_Selected extract:_
How to Install and Configure Neo4j Graph Database on Ubuntu 22.04
Neo4j is a graph database used to create data relationships. The data inside traditional databases are saved in a table-like structure. A graphical database records relationships between data nodes. Each node stores references to all the other nodes that it is connected to. Traditional databases do not save relationship data directly, but they can figure out connections by searching around data structures with the help of indexing which is expensive and time-consuming. A graphical database like Neo4j avoids all this overhead and can encode and query complex relationships.
Neo4j is developed by Neo Technology. It is written in Java and Scala and is available in both, a free community version, and an enterprise version. Neo4j uses its own query language called Cypher, but queries can be written in other styles.
This tutorial will teach you how to install and configure Neo4j on a Ubuntu 22.04 server.
Prerequisites
-
A server running Ubuntu 22.04 with a minimum of 1 CPU core and 2 GB of memory. You will need to upgrade the server as per requirements.
-
A non-root user with sudo privileges.
-
Make sure everything is updated.

Questions about pictured scenes
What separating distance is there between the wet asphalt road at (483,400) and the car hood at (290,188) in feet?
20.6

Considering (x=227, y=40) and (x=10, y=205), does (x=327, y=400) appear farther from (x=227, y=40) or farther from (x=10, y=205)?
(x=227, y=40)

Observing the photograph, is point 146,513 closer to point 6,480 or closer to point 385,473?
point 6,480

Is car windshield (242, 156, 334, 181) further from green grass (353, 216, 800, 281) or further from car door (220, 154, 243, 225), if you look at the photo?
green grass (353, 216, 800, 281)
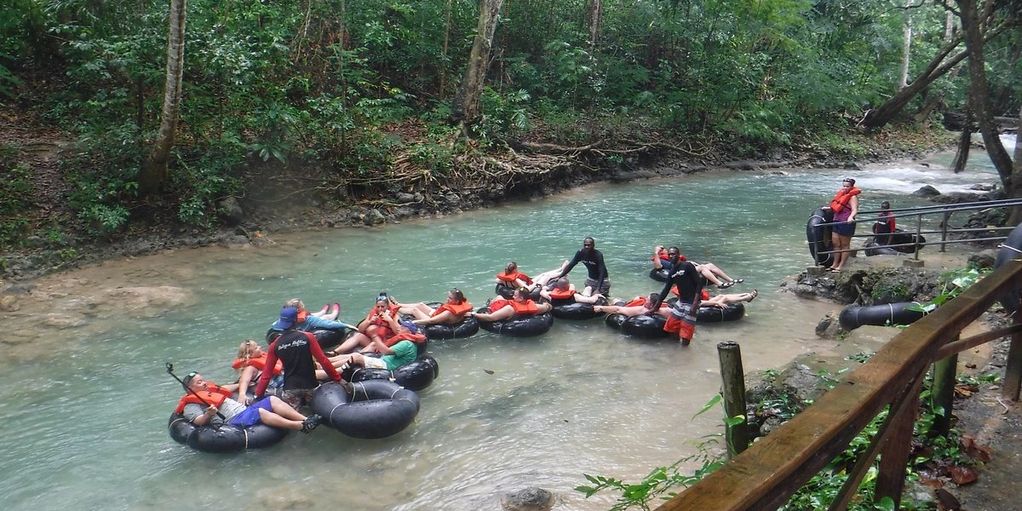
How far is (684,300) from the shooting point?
1000 centimetres

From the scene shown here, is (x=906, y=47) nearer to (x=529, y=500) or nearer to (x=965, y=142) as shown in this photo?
(x=965, y=142)

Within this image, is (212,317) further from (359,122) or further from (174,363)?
(359,122)

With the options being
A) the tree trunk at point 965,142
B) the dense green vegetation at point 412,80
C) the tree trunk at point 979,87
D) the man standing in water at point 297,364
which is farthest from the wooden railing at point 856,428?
the tree trunk at point 965,142

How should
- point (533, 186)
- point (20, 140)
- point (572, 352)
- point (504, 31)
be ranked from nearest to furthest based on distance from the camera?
point (572, 352)
point (20, 140)
point (533, 186)
point (504, 31)

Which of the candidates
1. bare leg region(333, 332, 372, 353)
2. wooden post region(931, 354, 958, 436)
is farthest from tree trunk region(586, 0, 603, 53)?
wooden post region(931, 354, 958, 436)

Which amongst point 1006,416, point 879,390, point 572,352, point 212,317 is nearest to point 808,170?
point 572,352

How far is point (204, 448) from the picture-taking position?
6965mm

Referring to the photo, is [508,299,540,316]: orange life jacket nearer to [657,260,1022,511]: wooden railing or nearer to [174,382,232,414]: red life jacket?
[174,382,232,414]: red life jacket

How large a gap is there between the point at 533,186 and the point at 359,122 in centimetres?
565

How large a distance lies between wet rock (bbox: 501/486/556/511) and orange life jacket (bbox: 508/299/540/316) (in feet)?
14.3

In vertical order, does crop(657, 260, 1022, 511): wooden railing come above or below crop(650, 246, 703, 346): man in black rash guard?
above

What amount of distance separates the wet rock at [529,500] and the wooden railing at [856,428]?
3.53 m

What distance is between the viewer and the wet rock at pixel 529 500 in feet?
19.3

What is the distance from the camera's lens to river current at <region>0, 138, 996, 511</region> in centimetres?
653
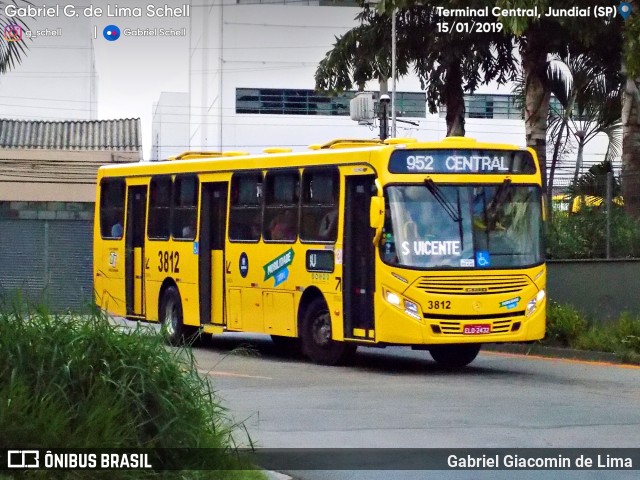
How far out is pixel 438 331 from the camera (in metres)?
16.8

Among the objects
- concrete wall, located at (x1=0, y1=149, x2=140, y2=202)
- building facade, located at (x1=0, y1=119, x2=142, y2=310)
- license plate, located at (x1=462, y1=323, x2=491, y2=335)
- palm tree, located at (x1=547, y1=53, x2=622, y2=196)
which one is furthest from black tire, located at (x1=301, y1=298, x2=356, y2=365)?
concrete wall, located at (x1=0, y1=149, x2=140, y2=202)

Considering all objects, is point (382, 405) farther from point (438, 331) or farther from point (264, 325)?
point (264, 325)

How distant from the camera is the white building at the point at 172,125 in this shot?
7225 centimetres

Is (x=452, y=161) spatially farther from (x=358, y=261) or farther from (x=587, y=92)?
(x=587, y=92)

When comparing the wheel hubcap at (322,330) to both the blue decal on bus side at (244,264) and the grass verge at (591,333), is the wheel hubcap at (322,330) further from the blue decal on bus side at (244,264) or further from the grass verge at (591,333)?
the grass verge at (591,333)

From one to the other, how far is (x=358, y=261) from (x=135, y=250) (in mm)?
7117

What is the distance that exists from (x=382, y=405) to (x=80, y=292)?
5025mm

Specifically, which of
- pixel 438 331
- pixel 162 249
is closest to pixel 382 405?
pixel 438 331

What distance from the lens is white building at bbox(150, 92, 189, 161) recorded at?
7225cm

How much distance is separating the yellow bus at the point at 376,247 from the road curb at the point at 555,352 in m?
2.08

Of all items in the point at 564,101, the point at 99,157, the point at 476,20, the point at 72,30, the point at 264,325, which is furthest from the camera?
the point at 72,30

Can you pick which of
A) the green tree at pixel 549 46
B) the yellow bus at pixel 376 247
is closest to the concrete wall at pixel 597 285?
the green tree at pixel 549 46

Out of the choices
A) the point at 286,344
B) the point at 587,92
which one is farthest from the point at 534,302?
the point at 587,92

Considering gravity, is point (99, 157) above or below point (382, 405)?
A: above
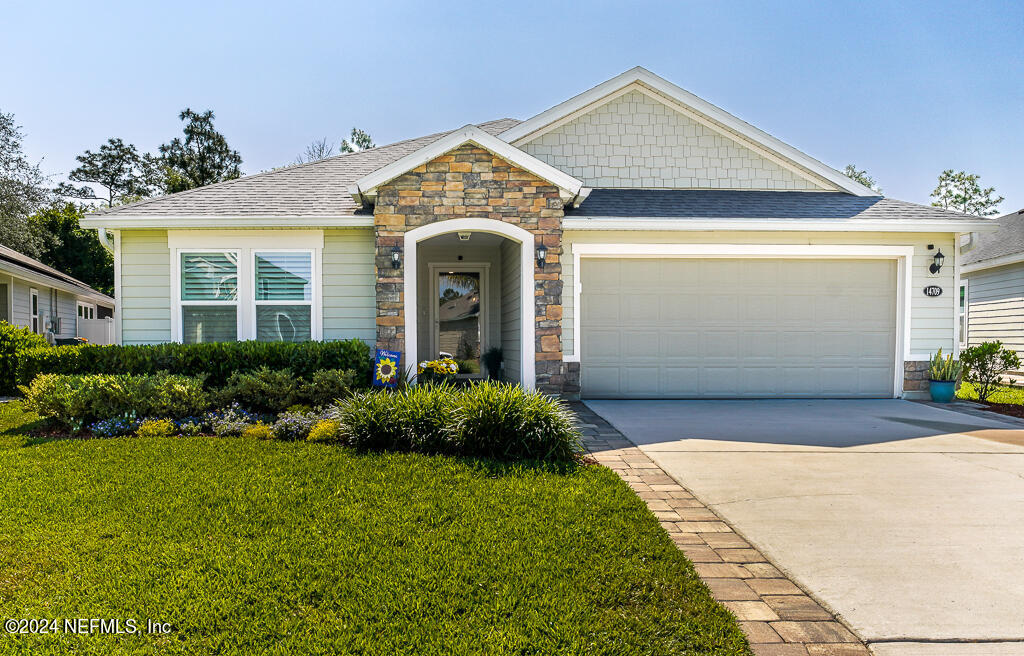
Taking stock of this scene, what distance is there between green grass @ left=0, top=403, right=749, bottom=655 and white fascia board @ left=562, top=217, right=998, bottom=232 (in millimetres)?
4983

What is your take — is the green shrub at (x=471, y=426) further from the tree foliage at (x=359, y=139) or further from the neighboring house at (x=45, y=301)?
the tree foliage at (x=359, y=139)

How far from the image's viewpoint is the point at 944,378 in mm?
9289

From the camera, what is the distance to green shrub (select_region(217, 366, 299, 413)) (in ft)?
23.9

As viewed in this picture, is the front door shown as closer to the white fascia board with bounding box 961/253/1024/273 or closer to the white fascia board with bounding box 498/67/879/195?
the white fascia board with bounding box 498/67/879/195

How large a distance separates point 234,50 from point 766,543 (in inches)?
527

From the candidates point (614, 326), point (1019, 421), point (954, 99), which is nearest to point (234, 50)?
point (614, 326)

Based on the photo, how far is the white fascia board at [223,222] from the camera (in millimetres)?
8508

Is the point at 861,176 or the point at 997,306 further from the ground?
the point at 861,176

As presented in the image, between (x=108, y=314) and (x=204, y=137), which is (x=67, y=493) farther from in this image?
(x=204, y=137)

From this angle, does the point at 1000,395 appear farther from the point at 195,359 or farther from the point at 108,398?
the point at 108,398

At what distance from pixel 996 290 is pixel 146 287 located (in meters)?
18.0

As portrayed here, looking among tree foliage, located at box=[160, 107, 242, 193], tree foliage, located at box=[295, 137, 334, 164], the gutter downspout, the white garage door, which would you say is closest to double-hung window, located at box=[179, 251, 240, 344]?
the gutter downspout

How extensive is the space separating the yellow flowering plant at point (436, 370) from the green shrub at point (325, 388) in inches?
43.3

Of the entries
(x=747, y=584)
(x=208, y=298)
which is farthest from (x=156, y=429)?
(x=747, y=584)
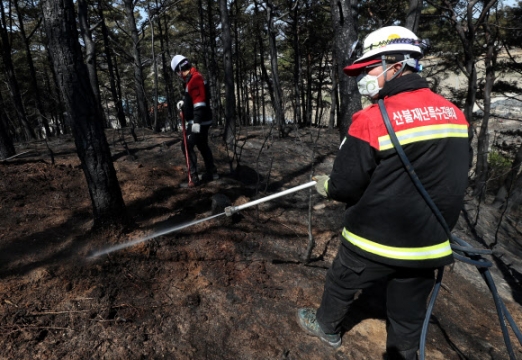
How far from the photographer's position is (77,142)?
3256 millimetres

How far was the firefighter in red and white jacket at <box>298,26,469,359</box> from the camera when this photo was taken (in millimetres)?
1845

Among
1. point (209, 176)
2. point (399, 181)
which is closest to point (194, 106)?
point (209, 176)

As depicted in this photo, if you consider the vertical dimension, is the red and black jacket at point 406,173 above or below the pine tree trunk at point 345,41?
below

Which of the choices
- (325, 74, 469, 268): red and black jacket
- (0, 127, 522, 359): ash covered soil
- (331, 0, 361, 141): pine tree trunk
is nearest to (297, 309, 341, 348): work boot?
(0, 127, 522, 359): ash covered soil

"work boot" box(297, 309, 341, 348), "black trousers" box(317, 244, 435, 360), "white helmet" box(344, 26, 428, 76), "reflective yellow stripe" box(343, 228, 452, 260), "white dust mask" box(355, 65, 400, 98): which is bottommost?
"work boot" box(297, 309, 341, 348)

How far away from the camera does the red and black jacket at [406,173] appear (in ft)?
6.00

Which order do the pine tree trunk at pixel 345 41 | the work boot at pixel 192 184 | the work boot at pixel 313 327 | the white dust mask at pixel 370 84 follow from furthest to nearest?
the work boot at pixel 192 184 → the pine tree trunk at pixel 345 41 → the work boot at pixel 313 327 → the white dust mask at pixel 370 84

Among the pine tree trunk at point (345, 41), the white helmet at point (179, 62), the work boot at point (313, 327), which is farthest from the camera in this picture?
the white helmet at point (179, 62)

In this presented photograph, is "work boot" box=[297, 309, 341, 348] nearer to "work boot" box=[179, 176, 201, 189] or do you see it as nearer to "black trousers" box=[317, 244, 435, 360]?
→ "black trousers" box=[317, 244, 435, 360]

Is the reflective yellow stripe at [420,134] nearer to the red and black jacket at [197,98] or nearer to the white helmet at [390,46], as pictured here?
the white helmet at [390,46]

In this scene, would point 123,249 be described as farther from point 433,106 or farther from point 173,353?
point 433,106

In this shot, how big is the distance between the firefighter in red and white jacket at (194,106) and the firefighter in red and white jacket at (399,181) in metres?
3.54

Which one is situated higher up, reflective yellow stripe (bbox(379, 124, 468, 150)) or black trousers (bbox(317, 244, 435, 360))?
reflective yellow stripe (bbox(379, 124, 468, 150))

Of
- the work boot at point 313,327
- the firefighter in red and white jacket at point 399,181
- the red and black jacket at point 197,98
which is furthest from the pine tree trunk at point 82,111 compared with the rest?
the firefighter in red and white jacket at point 399,181
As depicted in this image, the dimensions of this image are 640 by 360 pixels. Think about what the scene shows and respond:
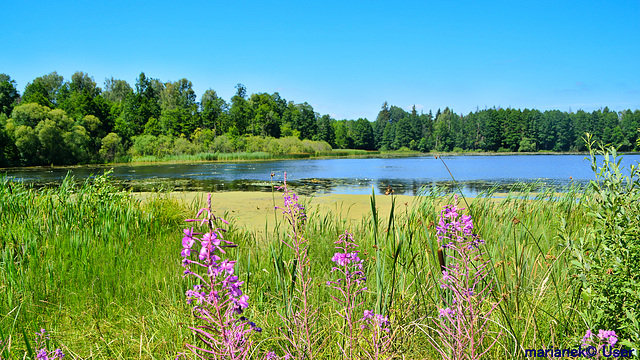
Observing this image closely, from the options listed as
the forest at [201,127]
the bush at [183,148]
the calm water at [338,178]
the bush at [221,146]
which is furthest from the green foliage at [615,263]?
the bush at [221,146]

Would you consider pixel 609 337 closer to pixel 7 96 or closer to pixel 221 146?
pixel 221 146

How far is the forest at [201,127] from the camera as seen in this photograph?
3148 centimetres

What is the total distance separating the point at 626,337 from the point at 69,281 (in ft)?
12.2

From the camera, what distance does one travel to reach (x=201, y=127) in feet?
189

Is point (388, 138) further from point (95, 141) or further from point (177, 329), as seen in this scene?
point (177, 329)

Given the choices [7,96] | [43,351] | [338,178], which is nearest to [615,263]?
[43,351]

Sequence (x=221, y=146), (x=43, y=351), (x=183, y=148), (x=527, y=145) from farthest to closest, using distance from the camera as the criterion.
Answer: (x=527, y=145)
(x=221, y=146)
(x=183, y=148)
(x=43, y=351)

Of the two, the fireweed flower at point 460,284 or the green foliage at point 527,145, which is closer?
the fireweed flower at point 460,284

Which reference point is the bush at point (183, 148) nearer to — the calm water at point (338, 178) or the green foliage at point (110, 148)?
the green foliage at point (110, 148)

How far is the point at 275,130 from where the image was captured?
65375mm

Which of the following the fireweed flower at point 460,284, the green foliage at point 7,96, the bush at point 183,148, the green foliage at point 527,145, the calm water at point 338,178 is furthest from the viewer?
the green foliage at point 527,145

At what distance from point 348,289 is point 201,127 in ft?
197

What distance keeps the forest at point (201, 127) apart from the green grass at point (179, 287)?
25.3m

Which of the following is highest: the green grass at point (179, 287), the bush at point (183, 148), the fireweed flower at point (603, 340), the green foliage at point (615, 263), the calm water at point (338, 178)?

_To-do list:_
**a)** Rewrite the section of the Neo4j installation guide that begins with the words "This tutorial will" and ends after "everything is updated.", changing every "server" to "machine".
**b)** List the prerequisites the Neo4j installation guide gives.

_Answers in order:_
**a)**
This tutorial will teach you how to install and configure Neo4j on a Ubuntu 22.04 machine.
Prerequisites
-
A machine running Ubuntu 22.04 with a minimum of 1 CPU core and 2 GB of memory. You will need to upgrade the machine as per requirements.
-
A non-root user with sudo privileges.
-
Make sure everything is updated.

**b)**
- A server running Ubuntu 22.04 with a minimum of 1 CPU core and 2 GB of memory
- A non-root user with sudo privileges
- Everything updated